What you should do = Retype the listing found below exactly, but leave out each picture.

Exercise data =
§

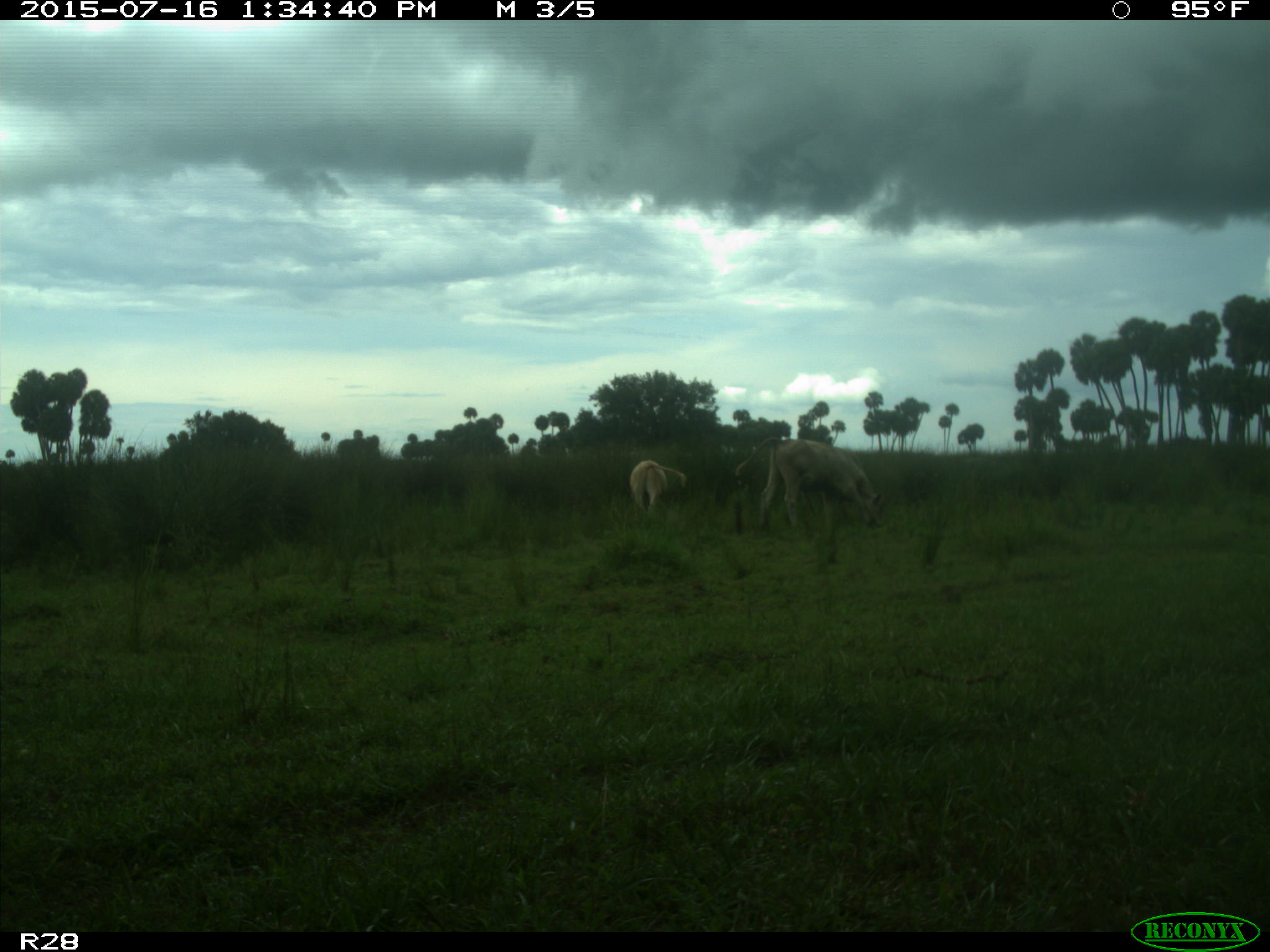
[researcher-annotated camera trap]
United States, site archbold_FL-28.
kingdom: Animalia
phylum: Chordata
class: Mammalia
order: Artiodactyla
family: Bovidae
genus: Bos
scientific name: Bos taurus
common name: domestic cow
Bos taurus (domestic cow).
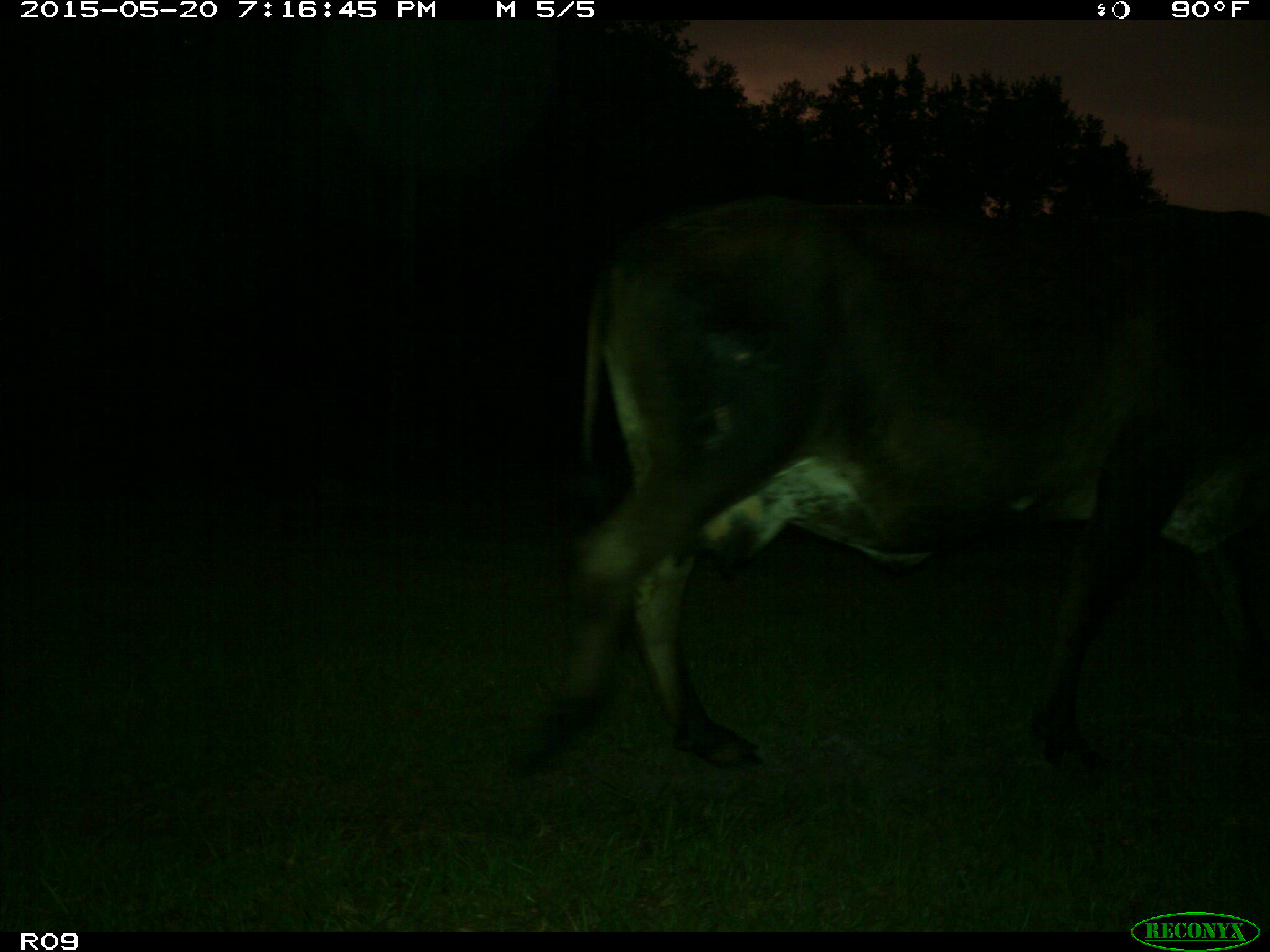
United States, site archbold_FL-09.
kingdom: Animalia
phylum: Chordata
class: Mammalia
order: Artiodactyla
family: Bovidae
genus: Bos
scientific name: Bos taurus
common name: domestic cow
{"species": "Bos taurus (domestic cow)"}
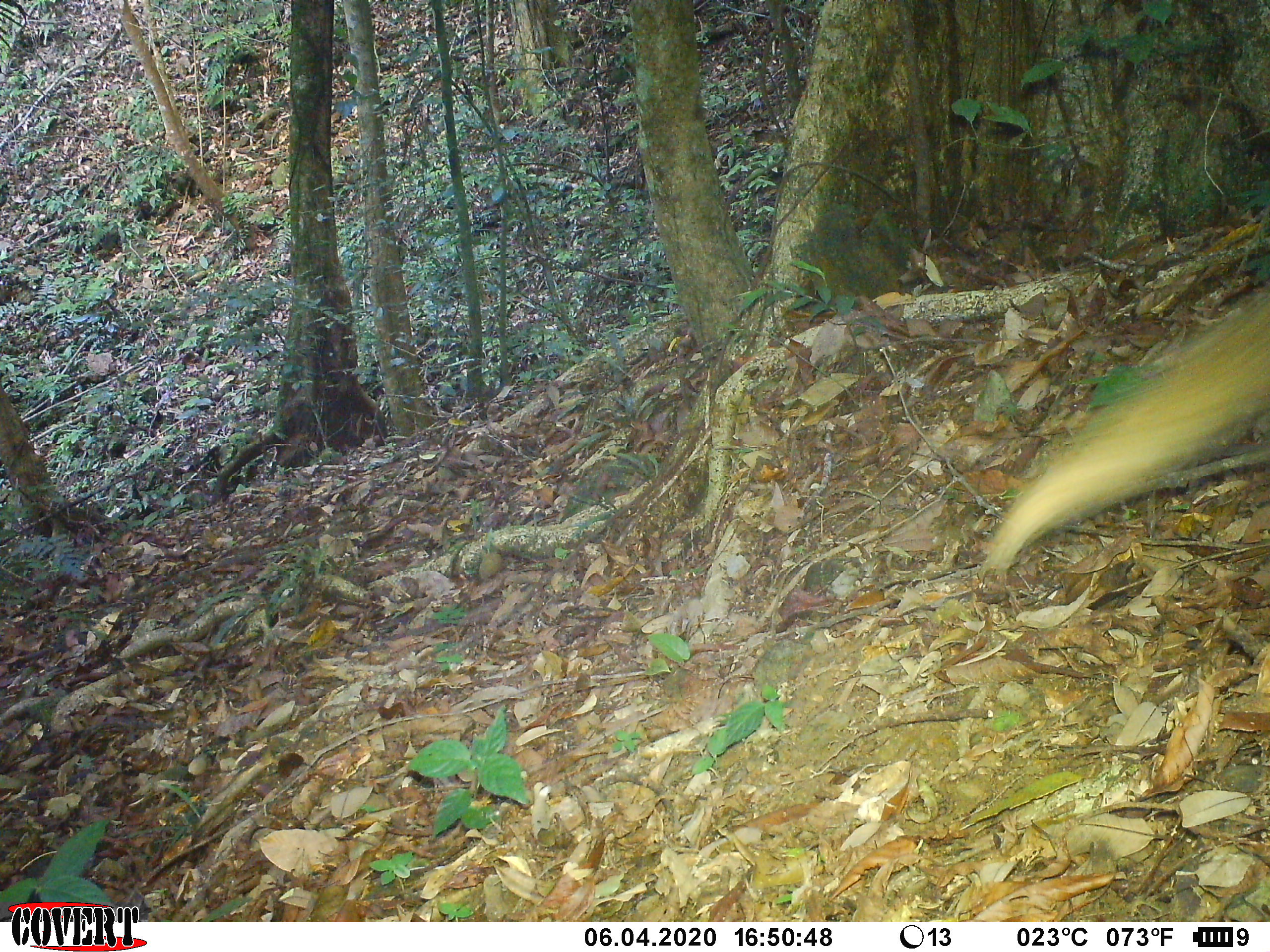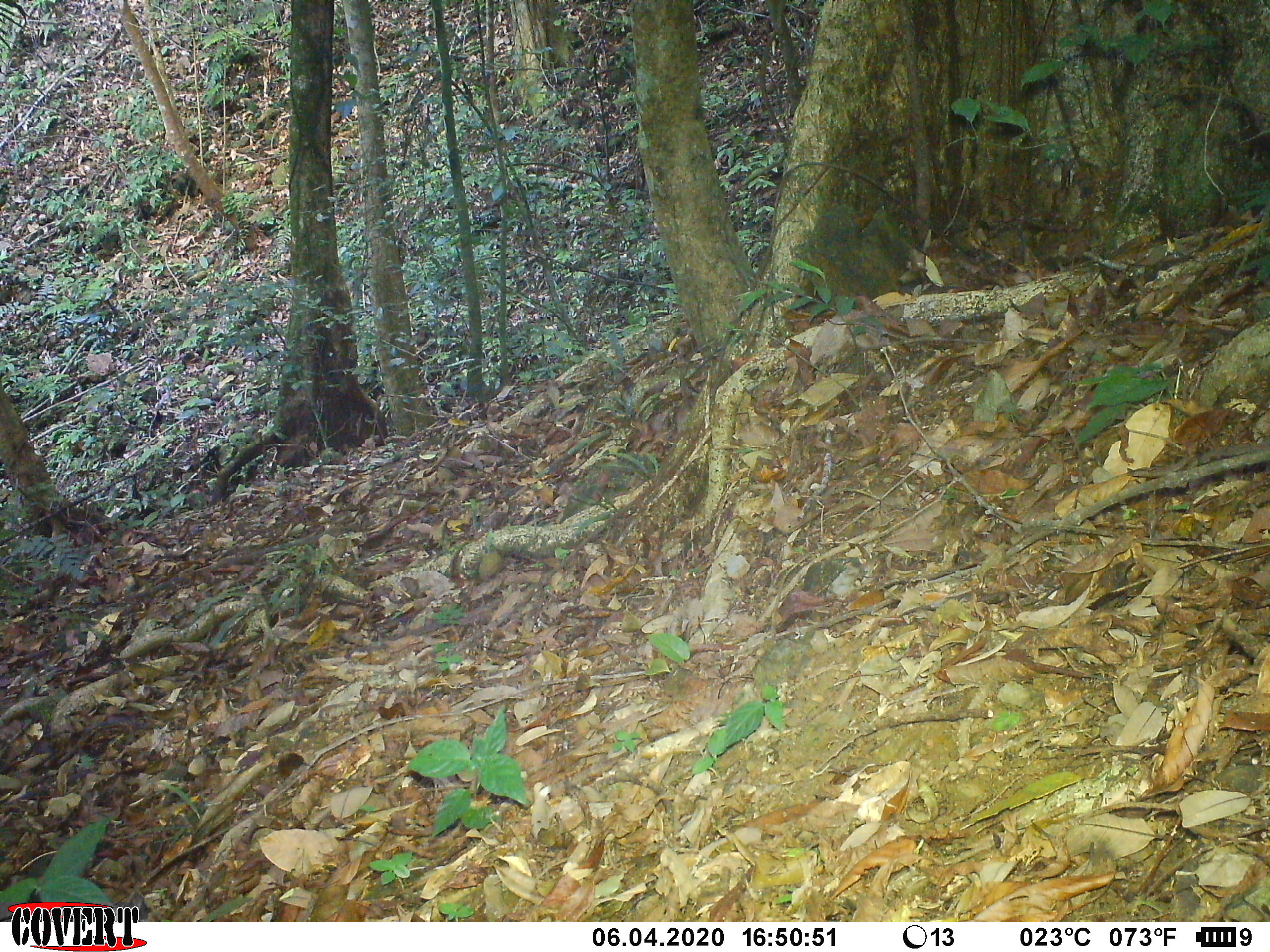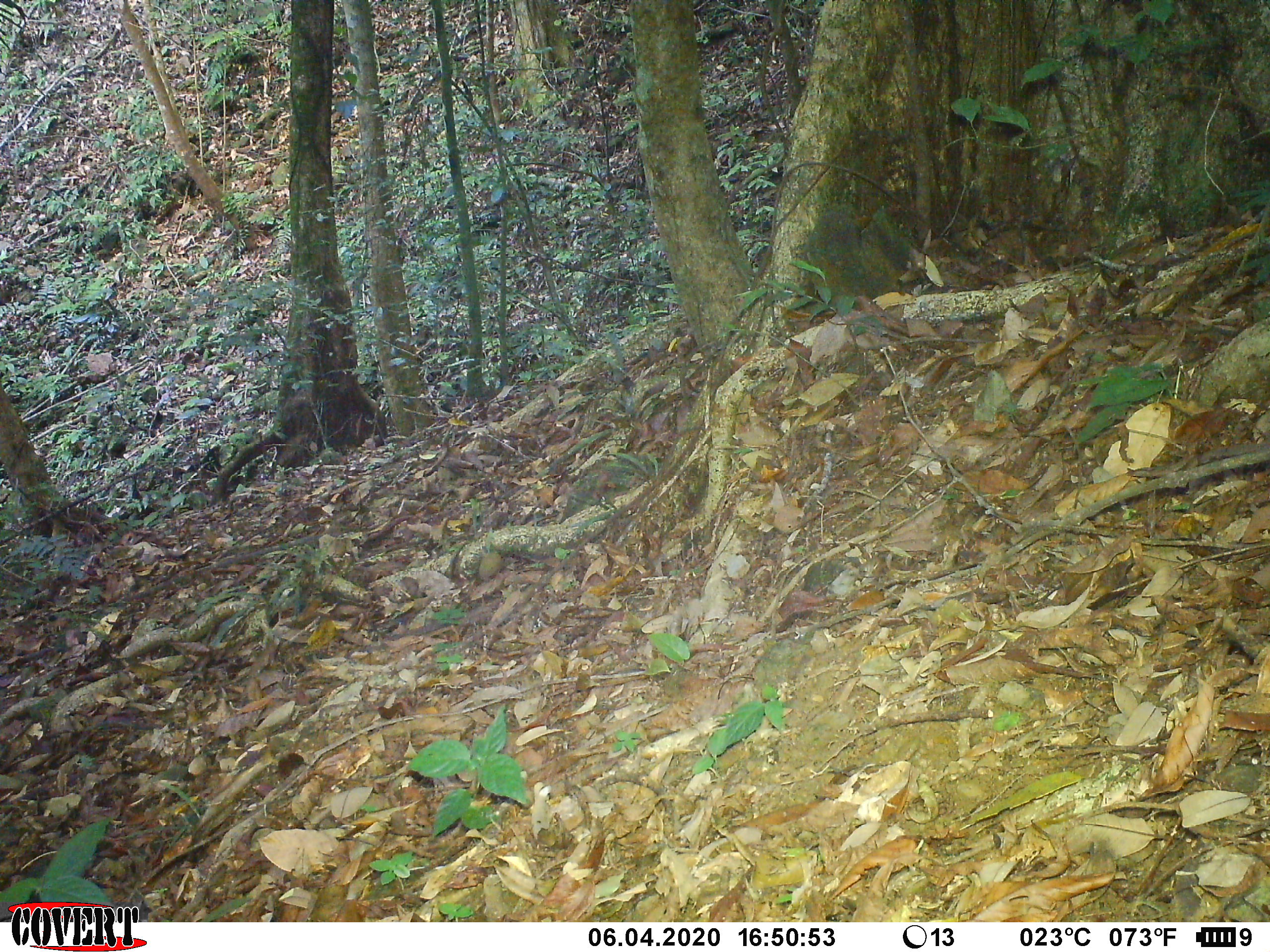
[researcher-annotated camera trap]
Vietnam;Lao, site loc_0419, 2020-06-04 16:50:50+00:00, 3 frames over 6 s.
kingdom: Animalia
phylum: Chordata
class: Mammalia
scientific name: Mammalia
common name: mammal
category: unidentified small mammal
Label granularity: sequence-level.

§

Exercise solution =
[researcher-annotated camera trap]
United States, site archbold_FL-28.
kingdom: Animalia
phylum: Chordata
class: Mammalia
order: Artiodactyla
family: Bovidae
genus: Bos
scientific name: Bos taurus
common name: domestic cow
Bos taurus (domestic cow).
United States, site archbold_FL-09.
kingdom: Animalia
phylum: Chordata
class: Mammalia
order: Artiodactyla
family: Bovidae
genus: Bos
scientific name: Bos taurus
common name: domestic cow
{"species": "Bos taurus (domestic cow)"}
[researcher-annotated camera trap]
Vietnam;Lao, site loc_0419, 2020-06-04 16:50:50+00:00, 3 frames over 6 s.
kingdom: Animalia
phylum: Chordata
class: Mammalia
scientific name: Mammalia
common name: mammal
category: unidentified small mammal
Label granularity: sequence-level.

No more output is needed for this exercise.